_Provided passage_

What is considered to be in best interests?
A Statutory Will is a will made through the Court of Protection under the Mental Capacity Act 2005 for someone who lacks the capacity to make a will themselves. The process can also be used to alter or amend a current will where there has been a change in circumstances. The will may have been made before compensation was received or beneficiaries under a previous will may have died or become estranged.
An application for the approval of a will can be made for anyone over 18, with contemporaneous medical evidence specifically assessing their ability to make a will and assets to dispose of in the UK. The contents of the Will need to be shown to be in their best interests.
What is considered to be in best interests?
The Mental Capacity Act requires that any decision made for ‘P’ must be made in his best interest. A series of cases have passed through the court culminating in NT v FS and ORS (2013) EWHC 684 and the formula for dealing with statutory wills is well established.
The best interest test is a subjective test and not one of substituted judgement, it requires consideration of all the relevant circumstances to determine what will be in the best interest of ‘P’.
Amongst the factors considered are;
- Past and present wishes and feelings.
- Beliefs and values.
- Family relationships.
- Other factors that the person would have deemed important.

_Collected data_
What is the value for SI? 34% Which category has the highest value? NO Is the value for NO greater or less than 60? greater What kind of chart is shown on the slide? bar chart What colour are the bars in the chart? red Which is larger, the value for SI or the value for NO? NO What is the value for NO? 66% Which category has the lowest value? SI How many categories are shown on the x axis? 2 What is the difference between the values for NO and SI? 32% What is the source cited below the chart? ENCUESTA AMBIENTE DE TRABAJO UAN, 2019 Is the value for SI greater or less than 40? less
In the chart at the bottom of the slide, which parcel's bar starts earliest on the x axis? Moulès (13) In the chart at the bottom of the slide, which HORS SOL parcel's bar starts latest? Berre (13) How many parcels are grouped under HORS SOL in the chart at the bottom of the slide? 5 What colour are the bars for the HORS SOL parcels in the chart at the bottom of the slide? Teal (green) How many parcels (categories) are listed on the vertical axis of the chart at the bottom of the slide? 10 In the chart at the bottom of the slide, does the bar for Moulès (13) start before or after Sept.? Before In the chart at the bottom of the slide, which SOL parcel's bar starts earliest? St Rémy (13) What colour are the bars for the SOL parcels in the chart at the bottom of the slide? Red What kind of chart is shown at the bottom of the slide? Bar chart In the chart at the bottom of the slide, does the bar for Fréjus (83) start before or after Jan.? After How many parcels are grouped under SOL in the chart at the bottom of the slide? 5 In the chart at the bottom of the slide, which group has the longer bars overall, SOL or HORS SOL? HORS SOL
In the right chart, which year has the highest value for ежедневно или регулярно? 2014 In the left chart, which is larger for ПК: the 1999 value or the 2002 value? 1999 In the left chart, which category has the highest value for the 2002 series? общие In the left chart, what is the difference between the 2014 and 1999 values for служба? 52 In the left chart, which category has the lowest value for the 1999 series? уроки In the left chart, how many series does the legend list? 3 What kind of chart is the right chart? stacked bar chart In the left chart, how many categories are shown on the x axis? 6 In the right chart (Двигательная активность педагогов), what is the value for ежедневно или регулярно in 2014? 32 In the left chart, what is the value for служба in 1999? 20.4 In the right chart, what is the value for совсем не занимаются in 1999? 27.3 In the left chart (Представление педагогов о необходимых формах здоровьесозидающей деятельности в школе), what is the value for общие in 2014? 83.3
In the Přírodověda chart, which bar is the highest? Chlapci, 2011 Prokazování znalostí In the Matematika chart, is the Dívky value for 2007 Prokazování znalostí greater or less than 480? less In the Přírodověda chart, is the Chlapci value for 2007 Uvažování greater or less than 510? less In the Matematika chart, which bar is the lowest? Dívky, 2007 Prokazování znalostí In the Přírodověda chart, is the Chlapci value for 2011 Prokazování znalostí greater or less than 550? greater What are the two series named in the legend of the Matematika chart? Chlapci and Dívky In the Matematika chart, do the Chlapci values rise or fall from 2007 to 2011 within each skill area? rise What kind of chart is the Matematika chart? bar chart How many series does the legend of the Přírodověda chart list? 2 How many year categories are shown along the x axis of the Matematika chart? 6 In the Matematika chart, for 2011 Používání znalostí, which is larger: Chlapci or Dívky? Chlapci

_Questions_
1. In the statutory wills passage, under which Act is a Statutory Will made through the Court of Protection?
2. Do these statements agree with the statutory wills passage? Answer yes or no for each, quoting the deciding words. (a) An application for the approval of a will can be made for anyone over 16. (b) The best interest test is one of substituted judgement. (c) Family relationships are among the factors considered.
3. Continue the statutory wills passage from where it stops.

_Your responses_
1. The Mental Capacity Act 2005.

2.
(a) No: "An application for the approval of a will can be made for anyone over 18"
(b) No: "The best interest test is a subjective test and not one of substituted judgement"
(c) Yes: "Family relationships."

3.
- Taking into account anyone that cares or cared for them.
- Views of the appointed Deputy.
The decision is essentially a value judgement by the Court. The prominence of each of the factors is weighted differently from case to case depending on the specific circumstances and the evidence put forward.
What is the application process?
Any application to the Court for the approval of a statutory will would require all those with an interest to be notified unless there were compelling reasons for the Court to agree to dispense with their notification. The Official Solicitor is also joined as a respondent to represent the wishes of ‘P’ independently. The decision is then only made after considering representations from each party and considering evidence of financial situation and family circumstances.
Where there is evidence to suggest ‘P’ is critically ill and has a limited life expectancy the Court will proceed quickly to approve a Will provided the delay is not that of the applicant and as long as it would not be unduly prejudicial to any interested party.
What are the costs of making an application?
The costs of making an application for a statutory will can be considerable as the protected party will have to pay for representation for all parties with an interest in their estate and the fees of the official solicitor. This can be expensive even if the matter is agreed amicably. If the application is contested by anyone or requires a formal hearing to resolve any issues the costs could escalate therefore it is important to take legal advice and consider the likely costs before proceeding.
What kind of will is made?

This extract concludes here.